__PASSAGE PROVIDED__.
Ludwig van Beethoven,
by Hornemann
The wonderful Largo in E Major projects the atmosphere of a hymn embedded within a spun-out nocturne, especially when Serkin’s liquid arpeggios combine with bassoon and flute. Serkin’s chosen silences prove as dramatically urgent as his lyric musings, sustaining the mood of chamber music intimacy. Between torrents of bravura and lyrical urgency, Serkin proves his consummate mastery in the Beethoven style.
To my thinking, the G Major Concerto bears much of the economical imprint of the Fifth Symphony and the Appassionata Sonata, in terms of a four-note rhythmic kernel and the balance of motor and lyrical elements. The long tutti in the opening Allegro moderato allows Kubelik to establish a long, generous melodic line, nicely balanced in strings and woodwinds, pregnant with considered pauses and nuances in timbre. “The unity condensation,” as Glenn Gould put it, dominates the shared conception by Serkin and Kubelik, and the result proves poetically captivating. The development section’s mystery of the keyboard’s solo statement of the motto, joined by subdued strings and winds, soon evolves into a well-wrought rhapsody, wherein Serkin’s keyboard becomes an Aeolian harp, whose silken ladder segues into the recapitulation.
The eternal magic of the second movement Andante con moto in E Minor ever begs the question of the proper characterization to capture the nature of its dialogue, its 72 measures having elicited the myth of Orpheus and his subduing the Furies. One commentator offers the notion of Serkin’s “consoling sweetness” in the face of grim emotional onslaughts from the orchestra. The last movement Rondo: vivace seems to ooze out from the gloom, a playful but martial idea that soon gains assertive power. Kubelik’s motor contribution, in the sudden thrusts of energy, keeps us on emotional alert, so even the regularities of the rondo form attain a renewed vitality.

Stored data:
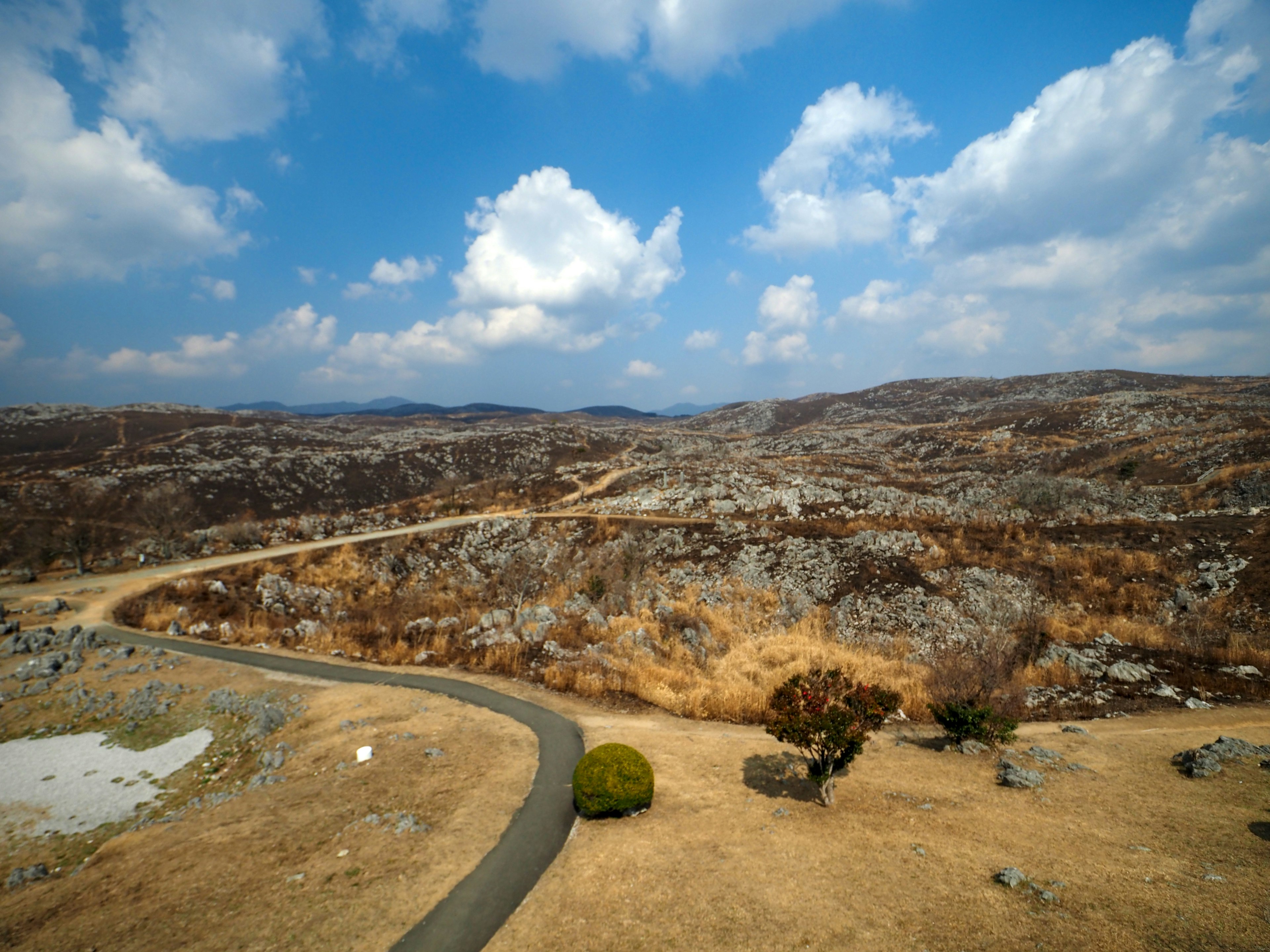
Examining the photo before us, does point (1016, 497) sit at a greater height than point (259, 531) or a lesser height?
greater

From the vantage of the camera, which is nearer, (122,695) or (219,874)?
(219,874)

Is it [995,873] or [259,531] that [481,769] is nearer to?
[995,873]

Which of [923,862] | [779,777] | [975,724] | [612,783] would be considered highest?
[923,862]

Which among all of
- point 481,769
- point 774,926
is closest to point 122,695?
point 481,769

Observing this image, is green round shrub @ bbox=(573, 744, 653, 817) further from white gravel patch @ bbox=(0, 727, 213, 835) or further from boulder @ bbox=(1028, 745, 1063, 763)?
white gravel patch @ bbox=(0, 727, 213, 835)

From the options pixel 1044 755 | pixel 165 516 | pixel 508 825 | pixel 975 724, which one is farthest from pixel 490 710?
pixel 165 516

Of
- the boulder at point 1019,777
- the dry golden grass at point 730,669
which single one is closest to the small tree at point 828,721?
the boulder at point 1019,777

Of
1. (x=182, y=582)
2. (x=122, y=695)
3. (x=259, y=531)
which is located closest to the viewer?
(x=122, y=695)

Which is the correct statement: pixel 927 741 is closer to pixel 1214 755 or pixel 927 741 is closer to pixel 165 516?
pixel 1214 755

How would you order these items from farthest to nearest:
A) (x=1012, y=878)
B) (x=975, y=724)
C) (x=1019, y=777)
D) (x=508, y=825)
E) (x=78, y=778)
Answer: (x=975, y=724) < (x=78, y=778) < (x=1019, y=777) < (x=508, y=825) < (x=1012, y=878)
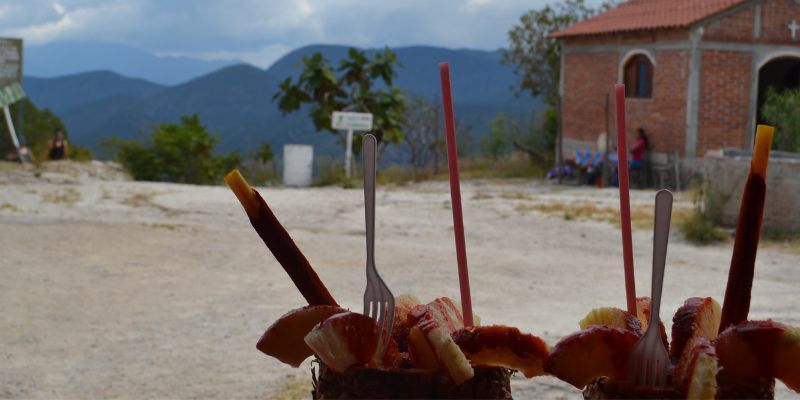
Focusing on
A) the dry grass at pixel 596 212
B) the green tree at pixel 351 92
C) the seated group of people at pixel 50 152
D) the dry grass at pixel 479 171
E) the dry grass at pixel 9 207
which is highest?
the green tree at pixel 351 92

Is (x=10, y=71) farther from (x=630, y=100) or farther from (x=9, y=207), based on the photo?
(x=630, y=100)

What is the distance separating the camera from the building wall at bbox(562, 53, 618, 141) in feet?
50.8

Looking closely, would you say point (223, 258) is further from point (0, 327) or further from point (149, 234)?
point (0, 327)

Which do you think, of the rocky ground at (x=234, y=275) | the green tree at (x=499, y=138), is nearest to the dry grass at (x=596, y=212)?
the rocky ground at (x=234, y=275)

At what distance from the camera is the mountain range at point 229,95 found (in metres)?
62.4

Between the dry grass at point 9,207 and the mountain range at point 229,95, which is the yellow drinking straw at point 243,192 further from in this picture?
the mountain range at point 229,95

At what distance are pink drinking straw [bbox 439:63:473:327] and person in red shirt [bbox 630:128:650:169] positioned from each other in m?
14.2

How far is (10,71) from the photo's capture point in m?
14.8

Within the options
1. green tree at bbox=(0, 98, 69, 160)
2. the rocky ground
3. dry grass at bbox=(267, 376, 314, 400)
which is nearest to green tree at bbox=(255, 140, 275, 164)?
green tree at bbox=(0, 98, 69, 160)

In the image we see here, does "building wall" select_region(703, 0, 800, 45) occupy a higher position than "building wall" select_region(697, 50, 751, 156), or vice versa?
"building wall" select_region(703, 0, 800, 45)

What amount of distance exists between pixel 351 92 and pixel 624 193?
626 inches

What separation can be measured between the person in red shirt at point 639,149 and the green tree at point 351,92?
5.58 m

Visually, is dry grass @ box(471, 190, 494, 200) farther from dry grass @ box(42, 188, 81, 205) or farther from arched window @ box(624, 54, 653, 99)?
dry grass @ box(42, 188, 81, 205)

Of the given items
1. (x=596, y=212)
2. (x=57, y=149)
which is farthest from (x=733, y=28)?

__REQUIRED ACTIONS__.
1) Answer these questions from the Beethoven review:
(a) In what key is the Largo?
(b) Who is credited with the phrase "The unity condensation"?
(c) How many measures does the Andante con moto contain?
2) List every movement that the Beethoven review names.
3) Continue the Beethoven review from its last sentence with a further paragraph in the same voice.

__ANSWERS FOR THE EXERCISE__.
1)
(a) E Major
(b) Glenn Gould
(c) 72

2) Largo, Allegro moderato, Andante con moto, Rondo: vivace

3)
Serkin and Kubelik set down the Emperor Concerto and Choral Fantasia 30 October 1977, a pair of torrential interpretations. The Emperor’s opening movement, Allegro, emerges and evolves as one extended line, driven with both technical flair and dramatic poetry. Each of Kubelik’s final cadences seems to land on an explosion, to which Serkin often responds in soft tones, but rife with kinetic acceleration. One critic at the time spoke of Serkin’s “lyrical vulnerability,” as though the intense hours of consummate, merciless practice and stern discipline had finally transcended mere mechanics.
Perhaps the wonderful set of theme and variations of the second movement Adagio un poco mosso best speaks to the point of tenderness born of hardest, Spartan aesthetics. That movement, whose note falls a semitone to introduce the ebullient Rondo – Allegro ma non troppo, has set the tone from mystical beauty to muscular jubilation in the sureness of one’s means, a towering performance.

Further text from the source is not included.